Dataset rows
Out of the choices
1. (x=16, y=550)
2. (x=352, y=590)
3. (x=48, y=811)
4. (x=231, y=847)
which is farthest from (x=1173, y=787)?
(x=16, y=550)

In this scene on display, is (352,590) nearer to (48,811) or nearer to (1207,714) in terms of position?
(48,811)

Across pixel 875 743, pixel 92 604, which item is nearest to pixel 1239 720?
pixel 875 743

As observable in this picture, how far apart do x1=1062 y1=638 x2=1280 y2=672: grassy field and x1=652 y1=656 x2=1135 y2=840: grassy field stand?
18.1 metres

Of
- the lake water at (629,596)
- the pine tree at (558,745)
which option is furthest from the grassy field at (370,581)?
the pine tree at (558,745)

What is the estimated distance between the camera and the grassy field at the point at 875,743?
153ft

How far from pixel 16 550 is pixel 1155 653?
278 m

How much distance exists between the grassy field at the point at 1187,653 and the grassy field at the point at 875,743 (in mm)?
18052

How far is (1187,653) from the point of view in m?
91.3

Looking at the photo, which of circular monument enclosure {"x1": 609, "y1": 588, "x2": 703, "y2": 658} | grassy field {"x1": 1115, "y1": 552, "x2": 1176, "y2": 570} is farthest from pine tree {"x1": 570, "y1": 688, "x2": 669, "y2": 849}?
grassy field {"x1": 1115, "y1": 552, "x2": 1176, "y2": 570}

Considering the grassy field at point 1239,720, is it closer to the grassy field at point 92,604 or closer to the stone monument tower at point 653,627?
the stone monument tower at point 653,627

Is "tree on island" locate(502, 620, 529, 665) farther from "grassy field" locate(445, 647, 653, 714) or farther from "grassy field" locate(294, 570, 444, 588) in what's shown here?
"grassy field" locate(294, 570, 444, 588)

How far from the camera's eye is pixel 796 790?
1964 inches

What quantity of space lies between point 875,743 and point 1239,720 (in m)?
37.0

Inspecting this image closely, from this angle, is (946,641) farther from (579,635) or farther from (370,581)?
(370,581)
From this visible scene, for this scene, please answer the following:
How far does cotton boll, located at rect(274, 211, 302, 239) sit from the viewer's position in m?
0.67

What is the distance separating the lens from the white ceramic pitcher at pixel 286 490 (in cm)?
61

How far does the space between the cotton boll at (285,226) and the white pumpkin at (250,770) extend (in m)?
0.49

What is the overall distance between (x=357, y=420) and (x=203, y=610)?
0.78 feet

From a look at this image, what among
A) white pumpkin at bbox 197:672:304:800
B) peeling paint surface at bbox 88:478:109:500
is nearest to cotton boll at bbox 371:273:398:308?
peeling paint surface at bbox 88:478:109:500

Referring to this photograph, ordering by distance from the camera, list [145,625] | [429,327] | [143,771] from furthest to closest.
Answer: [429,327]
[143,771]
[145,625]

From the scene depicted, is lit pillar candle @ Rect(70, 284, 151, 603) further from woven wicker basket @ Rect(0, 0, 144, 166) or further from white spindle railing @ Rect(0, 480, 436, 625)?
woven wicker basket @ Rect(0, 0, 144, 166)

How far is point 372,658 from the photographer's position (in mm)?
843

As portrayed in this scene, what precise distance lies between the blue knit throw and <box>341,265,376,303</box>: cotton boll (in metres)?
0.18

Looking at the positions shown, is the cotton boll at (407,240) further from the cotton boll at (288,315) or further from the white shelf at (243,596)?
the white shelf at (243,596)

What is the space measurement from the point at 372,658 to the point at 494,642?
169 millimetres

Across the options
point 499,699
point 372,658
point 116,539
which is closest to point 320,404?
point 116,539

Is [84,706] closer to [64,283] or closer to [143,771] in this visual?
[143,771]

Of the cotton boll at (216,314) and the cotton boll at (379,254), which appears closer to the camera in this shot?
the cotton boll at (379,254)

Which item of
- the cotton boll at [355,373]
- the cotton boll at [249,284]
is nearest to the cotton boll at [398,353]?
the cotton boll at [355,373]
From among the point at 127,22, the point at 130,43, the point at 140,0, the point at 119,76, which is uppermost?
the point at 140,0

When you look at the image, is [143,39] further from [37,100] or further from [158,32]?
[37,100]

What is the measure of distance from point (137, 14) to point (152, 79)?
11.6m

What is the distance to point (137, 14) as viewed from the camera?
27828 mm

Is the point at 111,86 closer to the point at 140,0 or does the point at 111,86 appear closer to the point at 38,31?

▶ What to work on
Write out every entry again exactly, please, with nothing missing.

▶ Exercise solution
Out of the choices
1. (x=16, y=550)
2. (x=352, y=590)
3. (x=48, y=811)
4. (x=231, y=847)
which is farthest from (x=1173, y=787)?
(x=16, y=550)

In this scene on display, is (352,590) nearer to (48,811) or nearer to (1207,714) in terms of position?
(48,811)

Across pixel 875 743, pixel 92 604, which item is nearest to pixel 1239 720?
pixel 875 743

As observable in this picture, how far apart do x1=1062 y1=638 x2=1280 y2=672: grassy field and x1=652 y1=656 x2=1135 y2=840: grassy field stand?
18.1 metres

Of
- the lake water at (629,596)
- the pine tree at (558,745)
which option is furthest from the grassy field at (370,581)?
the pine tree at (558,745)

What is the estimated distance between the camera and the grassy field at the point at 875,743?
153ft

How far from pixel 16 550 is pixel 1155 653?
278 m

How much distance exists between the grassy field at the point at 1187,653 and the grassy field at the point at 875,743 (in mm)?
18052

How far is (1187,653) from the point of view in m?
91.3

Looking at the photo, which of circular monument enclosure {"x1": 609, "y1": 588, "x2": 703, "y2": 658} | grassy field {"x1": 1115, "y1": 552, "x2": 1176, "y2": 570} is farthest from pine tree {"x1": 570, "y1": 688, "x2": 669, "y2": 849}?
grassy field {"x1": 1115, "y1": 552, "x2": 1176, "y2": 570}

Considering the grassy field at point 1239,720, is it closer to the grassy field at point 92,604 or closer to the stone monument tower at point 653,627?
the stone monument tower at point 653,627

Is "tree on island" locate(502, 620, 529, 665) farther from "grassy field" locate(445, 647, 653, 714) or farther from "grassy field" locate(294, 570, 444, 588) in what's shown here?
"grassy field" locate(294, 570, 444, 588)

How far from the camera's eye is pixel 796 790?
1964 inches

What quantity of space lies between point 875,743 and point 1239,720 (in m)?
37.0

Inspecting this image closely, from this angle, is (946,641) farther from (579,635) or farther from (370,581)?
(370,581)
From this visible scene, for this scene, please answer the following:
How far does cotton boll, located at rect(274, 211, 302, 239) sit from the viewer's position in m?
0.67

What is the distance separating the lens from the white ceramic pitcher at pixel 286 490 (in cm)?
61

How far does the space between the cotton boll at (285,226) and the white pumpkin at (250,770) extend (in m)?
0.49

What is the overall distance between (x=357, y=420) and (x=203, y=610)?
0.78 feet

From a look at this image, what among
A) white pumpkin at bbox 197:672:304:800
B) peeling paint surface at bbox 88:478:109:500
is nearest to cotton boll at bbox 371:273:398:308?
peeling paint surface at bbox 88:478:109:500

Referring to this photograph, ordering by distance from the camera, list [145,625] | [429,327] | [143,771] from furthest to closest.
Answer: [429,327]
[143,771]
[145,625]

From the scene depicted, is lit pillar candle @ Rect(70, 284, 151, 603) further from woven wicker basket @ Rect(0, 0, 144, 166) or further from white spindle railing @ Rect(0, 480, 436, 625)?
woven wicker basket @ Rect(0, 0, 144, 166)

How far is point 372,658 from the photographer's position (in mm)?
843

As portrayed in this scene, what precise distance lies between the blue knit throw and <box>341,265,376,303</box>: cotton boll (in metres)?
0.18

Looking at the positions shown, is the cotton boll at (407,240) further from the cotton boll at (288,315) or further from the white shelf at (243,596)?
the white shelf at (243,596)

What is the space measurement from the point at 372,658 to the point at 494,642?
169 millimetres

Across the options
point 499,699
point 372,658
point 116,539
which is closest to point 320,404?
point 116,539

Is [84,706] closer to [64,283] or closer to [143,771] in this visual?
[143,771]

Of the cotton boll at (216,314) and the cotton boll at (379,254), which appears closer to the camera in this shot?
the cotton boll at (379,254)

Which item of
- the cotton boll at [355,373]
- the cotton boll at [249,284]
is nearest to the cotton boll at [398,353]?
the cotton boll at [355,373]
From among the point at 127,22, the point at 130,43, the point at 140,0, the point at 119,76, which is uppermost?
the point at 140,0

When you look at the image, is [143,39] further from [37,100] or further from [158,32]?
[37,100]

What is the measure of distance from point (137, 14) to point (152, 79)?
11.6m

What is the distance to point (137, 14) as viewed from the camera?
27828 mm

Is the point at 111,86 closer to the point at 140,0 or does the point at 111,86 appear closer to the point at 38,31?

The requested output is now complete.